You will be able to do the following by the conclusion of this section:

  • Realize the distinction between race and ethnicity
  • And Define a majority group (also known as the dominating group)
  • Distinguish between a minority group (also known as a subordinate group)

The phrases “race,” “ethnicity,” and “minority group” are sometimes used interchangeably by students when they first attend a sociology course; nevertheless, to a sociology professional, these three terms have unique connotations. Although superficial physical distinctions are considered important by certain societies, the concept of race is used to allude to common cultural differences that are not considered relevant by others. Furthermore, the phrase “minority groups” refers to groups that are subservient or lack authority in society, regardless of their skin color or place of origin.
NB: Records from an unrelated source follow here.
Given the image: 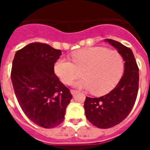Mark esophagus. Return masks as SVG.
Wrapping results in <instances>:
<instances>
[{"label": "esophagus", "mask_w": 150, "mask_h": 150, "mask_svg": "<svg viewBox=\"0 0 150 150\" xmlns=\"http://www.w3.org/2000/svg\"><path fill=\"white\" fill-rule=\"evenodd\" d=\"M71 93L72 95H75L76 93H77V91H76V90H74V89H71Z\"/></svg>", "instance_id": "obj_1"}]
</instances>
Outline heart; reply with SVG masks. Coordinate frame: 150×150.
I'll return each mask as SVG.
<instances>
[{"label": "heart", "instance_id": "obj_1", "mask_svg": "<svg viewBox=\"0 0 150 150\" xmlns=\"http://www.w3.org/2000/svg\"><path fill=\"white\" fill-rule=\"evenodd\" d=\"M72 62L60 57L54 64V71L61 81L70 84L80 75L83 78L74 83L76 88L91 90L95 95L104 94L114 87L121 77L124 59L116 50L102 46L86 47L71 55Z\"/></svg>", "mask_w": 150, "mask_h": 150}]
</instances>
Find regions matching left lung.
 I'll return each instance as SVG.
<instances>
[{"mask_svg":"<svg viewBox=\"0 0 150 150\" xmlns=\"http://www.w3.org/2000/svg\"><path fill=\"white\" fill-rule=\"evenodd\" d=\"M122 55L124 74L110 93L99 98H86L85 114L99 128H109L120 124L132 111L137 96L139 69L132 50L118 41L105 39Z\"/></svg>","mask_w":150,"mask_h":150,"instance_id":"8db88e82","label":"left lung"}]
</instances>
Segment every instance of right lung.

10% of nursing home employees admitting to physically assaulting an old person in the previous year, and 40% admitted to perpetrating psychological abuse against an elderly person in the same time period (World Health Organization 2011).

What Is Race?

Historical developments have shifted the notion of race across time, across cultures, and has grown increasingly disconnected from ancestral and family ties while becoming increasingly preoccupied with superficial physical qualities. In the past, race theorists have proposed classifications of race based on factors such as geographic location, ethnicity, skin color, and other characteristics. Their designations for racial categories have connoted geographic places (such as Mongolia and the Caucus Mountains) or skin tones (such as tan and brown) (black, white, yellow, and red, for example).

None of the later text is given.